>> Start Passage
Page: Previous  1, 2

rooots
Status: Interested
Joined: 17 May 2020
Posts: 43
Reply Quote
Um...two questions: first, how does that relate to my initial issue, second, how did you acquire that log?

Could it be that you posted in the wrong thread?! ;-)
Back to top
Mono
Status: Contributor
Joined: 21 Jun 2012
Posts: 115
Reply Quote
Sorry, I meant to post those last 2 replies in another thread.
Back to top
techAdmin
Status: Site Admin
Joined: 26 Sep 2003
Posts: 4128
Location: East Coast, West Coast? I know it's one of them.
Reply Quote
ooots, you appear to be running the new Alder Lake intel cpu, which is certainly going to have issues with in particular the scheduler, this might be of interest to damentz in more ways than he realizes.

Last I saw last week in cpu discussions, linux kernel doesn't have stable support for the new alder lake performance/efficiency core architecture, and sometimes gets confused about which core to assign a process, leading to crashes and failures.

I'm particularly interested in seeing real data from your cpu for current inxi 3.3.09:

You can edit /etc/inxi.conf and set B_ALLOW_UPDATES=true then save it, then run: inxi -U
then inxi -Ca --dbg 39 > cpu-data.txt then use a pastebin like paste.debian.net/ and post the link to that.

note that current inxi doesn't have any of these features or support, and still doesn't have the full fixes for advanced cpu architectures like Alder Lake in place.
Back to top
damentz
Status: Assistant
Joined: 09 Sep 2008
Posts: 1143
Reply Quote
Wow, I didn't even notice until you pointed that out. Yes, it looks like there's a lot of early adopter issues going on here.

There's a lot to say now that I know this:
1) Liquorix is probably not the best kernel to run on Alder Lake at the moment until there's a solution to properly setting affinity and scheduling appropriate tasks on the P and E cores. There's some work in Project-C to implement preferred CPUs based on some dynamic signal or kernel boot parameter, but it's not going to get the affect you're looking for (especially once all your P-cores are utilized).

2) Mainline is not any better and it doesn't seem to know where to schedule cores either

3) You'll probably eventually need to install some type of daemon that uses the signals from "Intel Thread Director" to set CPU affinity. I have no idea if there's anyone working on this.
>> End Passage
>> Start Information supplied
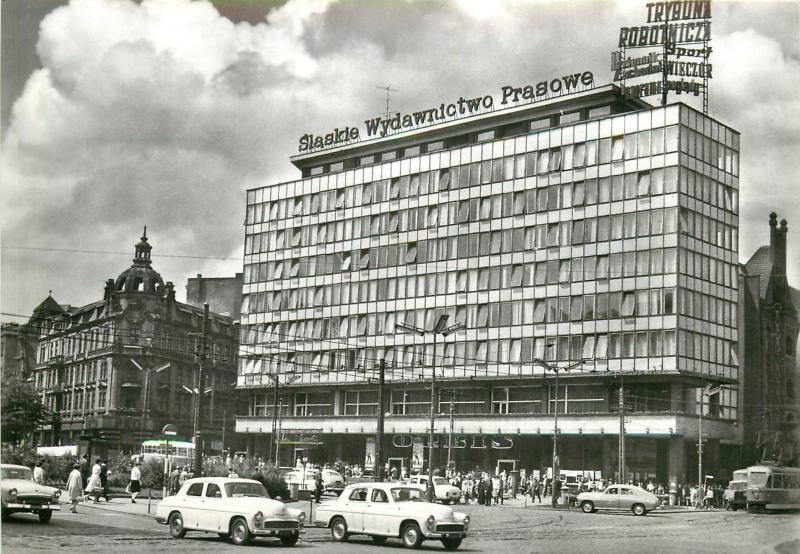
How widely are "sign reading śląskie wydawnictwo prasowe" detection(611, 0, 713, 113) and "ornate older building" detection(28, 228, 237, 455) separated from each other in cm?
>> End Information supplied
-- Given problem --
Reproduce the stretch of the forum thread from "I'm particularly interested" through "link to that." word for word. The material comes from a different source than the forum thread.

-- Exercise output --
I'm particularly interested in seeing real data from your cpu for current inxi 3.3.09:

You can edit /etc/inxi.conf and set B_ALLOW_UPDATES=true then save it, then run: inxi -U
then inxi -Ca --dbg 39 > cpu-data.txt then use a pastebin like paste.debian.net/ and post the link to that.